### [GIVEN PASSAGE]
New Book Layout and News of a Delay
about 4 years ago – Fri, Mar 06, 2020 at 05:41:15 PM

Hey everyone, today’s update brings us a shiny revamped rulebook! A big part of it is a new layout design that brings us a lot closer to what the final design will look like. A lot more care has been put into the typography and two-page spreads, and I’m really excited to see what our layout artist will do with it.

But along with the visual upgrade, huge portions of the rulebook got overhauled to be cleaner. For example, the weapons section used to take up over 10 pages, and has been reduced to two.  Many, many rules have been condensed and clarified. And most important to me, the game should be easier to learn now too.

When we originally created this game, we were hoping most people would learn it through the app’s adventure that slowly leads you through all the game’s mechanics. But as time passed, it became clear that we should put just as much care into teaching the game in the book as we did into the app. A big part of the goal in this restructuring was figuring out what rules were necessary for people to learn, and which ones could be learned over the course of many sessions.

(Data records)
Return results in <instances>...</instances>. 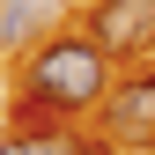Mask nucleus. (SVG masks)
<instances>
[{"instance_id": "2", "label": "nucleus", "mask_w": 155, "mask_h": 155, "mask_svg": "<svg viewBox=\"0 0 155 155\" xmlns=\"http://www.w3.org/2000/svg\"><path fill=\"white\" fill-rule=\"evenodd\" d=\"M89 37L111 52V59H140V52H155V0H96Z\"/></svg>"}, {"instance_id": "6", "label": "nucleus", "mask_w": 155, "mask_h": 155, "mask_svg": "<svg viewBox=\"0 0 155 155\" xmlns=\"http://www.w3.org/2000/svg\"><path fill=\"white\" fill-rule=\"evenodd\" d=\"M81 155H111V148H81Z\"/></svg>"}, {"instance_id": "3", "label": "nucleus", "mask_w": 155, "mask_h": 155, "mask_svg": "<svg viewBox=\"0 0 155 155\" xmlns=\"http://www.w3.org/2000/svg\"><path fill=\"white\" fill-rule=\"evenodd\" d=\"M111 133L118 140H148L155 133V74H140V81H126L111 96Z\"/></svg>"}, {"instance_id": "5", "label": "nucleus", "mask_w": 155, "mask_h": 155, "mask_svg": "<svg viewBox=\"0 0 155 155\" xmlns=\"http://www.w3.org/2000/svg\"><path fill=\"white\" fill-rule=\"evenodd\" d=\"M30 22H37V0H8V8H0V45H22Z\"/></svg>"}, {"instance_id": "1", "label": "nucleus", "mask_w": 155, "mask_h": 155, "mask_svg": "<svg viewBox=\"0 0 155 155\" xmlns=\"http://www.w3.org/2000/svg\"><path fill=\"white\" fill-rule=\"evenodd\" d=\"M104 89H111V52L96 37H52V45H37V59L22 74V104L30 111H59V118L104 104Z\"/></svg>"}, {"instance_id": "4", "label": "nucleus", "mask_w": 155, "mask_h": 155, "mask_svg": "<svg viewBox=\"0 0 155 155\" xmlns=\"http://www.w3.org/2000/svg\"><path fill=\"white\" fill-rule=\"evenodd\" d=\"M0 155H81V140H74L67 126H37V133H8Z\"/></svg>"}]
</instances>
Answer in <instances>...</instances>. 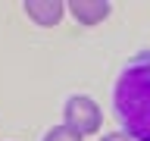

### [REQUEST]
Continue the update about the revamped rulebook, starting right after its last sentence.

### [RESULT]
So instead of having to learn most of the rules of the game to play, we teach you what you need to know as you create your character, then at the end show you a list of rules you can discover as you play the game. As a fun twist, we attached objectives to each set of rules that you should achieve before reading further, acting as curious little side quests while you journey through your main adventure. Your group should only have to learn rules about aspects of the game they care about! Of course, you can always ignore these objectives and read the entire book anyway. No one’s stopping you.


 Updated Rulebook 


Here’s a list of all the content/changes included in this update:

· Updated Layout

· Created Discoverable Rules

· New Introduction Section Added

· Created an Advanced/Optional Rules section for unnecessary mechanics

· Our discord member, XenosForever, has done excellent work helping us edit for spelling and grammar

· Shields got Rebalanced

· Sapien’s “Adapatable” is no longer considered a subspecies

· Mass Damage got changed so that it instead automatically targets one random weak point

· Added a term for damage that cannot be resisted: true damage

· You now choose species before discipline during character creation

· Added optional rule where you can two-hand weapons to make them attack faster (suggested by our discord)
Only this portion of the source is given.